Second, W6RC.2 has a T at M-segment position 3500 (M:C3500T), located in the 3′ non-coding region of the M segment. This T state is also present in the closest non-outbreak comparator sequences and in the reference sequence NC_003467.2 (Figure 2A). Two nucleotides upstream of position 3500, W6RC.2 also contains a partially resolved 8-nucleotide insertion that is absent from the reference genome but present in the closest available non-outbreak sequences. The outbreak sequence XBKH.1 contains a shorter 4-nucleotide insertion at the same coordinates.

Taken at face value, the combination of M:3500T and the upstream insertion in W6RC.2 could suggest an alternative rooting in which W6RC.2 is placed closer to the non-outbreak comparator sequences, discordant with its sampling date. However, because this signal involves an indel in a poorly resolved terminal region, raw-read analysis is required to determine whether the insertion is genuine rather than a sequencing or assembly artefact.

Third, XDHK.2 is unusually divergent, particularly in the L segment, despite presumably deriving from the same Canadian patient as XDJH.2. Most of the additional differences in XDHK.2 are unique to that sequence. However, two L-segment sites overlap with states observed in the closest non-outbreak comparator sequences: L:3263T and L:3437T (Figure 2B). Position 3263 lies immediately upstream of a long stretch of ambiguous bases and is unresolved in XDJH.2. Position 3437 is variable across the alignment, with T in XDHK.2 and the comparator sequences, A in WDKH.1, and G in the remaining outbreak sequences.

Although these patterns raise the possibility that XDHK.2 retains outgroup-like states at some sites, the combination of unique mutations, nearby ambiguity and missing data means that we cannot confidently interpret XDHK.2 as an outgroup to the remaining outbreak sequences.

(A)

(B)

Figure 2. Ambiguous alignment features affecting possible rooting of the outbreak sequences. Nucleotide alignments of selected M (A) and L segment (B) regions showing sites that may influence the inferred rooting of the outbreak cluster. In the M segment, W6RC.2 carries M:C3500T in the 3′ non-coding region, matching the closest non-outbreak comparator sequences and the reference sequence NC_003467.2, and also shows a partially resolved upstream insertion. XBKH.1 carries a shorter insertion at the same region. In the L segment, XDHK.2 carries states matching comparator sequences at positions 3263 and 3437, but position 3263 is adjacent to a stretch of ambiguous bases and position 3437 is variable across the outbreak alignment. These sites may indicate alternative rooting signals, but they occur in regions affected by ambiguity or indel variation and require raw-read-level validation before being interpreted as genuine phylogenetic signal.

Interpretation

The available outbreak-associated consensus sequences are extremely similar, with the exception of the divergent XDHK.2 consensus. Under the masked consensus alignment, the sampled outbreak root is compatible with the earliest available sequence, WDKH.1, collected on 26 April 2026. We consider this the most parsimonious rooting based on the current consensus data.

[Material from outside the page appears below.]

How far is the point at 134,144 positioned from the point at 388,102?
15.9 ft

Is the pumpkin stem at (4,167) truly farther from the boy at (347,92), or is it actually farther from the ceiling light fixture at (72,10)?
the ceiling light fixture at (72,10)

However, several candidate differences that could affect rooting occur in poorly resolved terminal or indel-associated regions. In particular, the M segment signal around position 3500 raises the possibility that W6RC.2 could represent an alternative root or near-root sequence. Because this signal involves a partially resolved insertion in a terminal non-coding region, raw-read-level validation is required before revising the outbreak rooting.

Overall, the available consensus sequences support a recent sampled genomic root close to the earliest available sequence from 26 April 2026, although this interpretation is clearest for the near-identical outbreak sequences and is complicated by the divergent Canadian consensus sequence, XDHK.2. This date reflects the root of the currently sampled sequence diversity, not the start of the outbreak, as reported cases and symptom onsets predate the first available genome sequence. The exact rooting among outbreak sequences remains uncertain pending raw-read validation of terminal differences, indel-associated patterns, and the unusually divergent Canadian sequence.

Metadata file
Hanta_metadata_outbreak_sequences.zip (2.2 KB)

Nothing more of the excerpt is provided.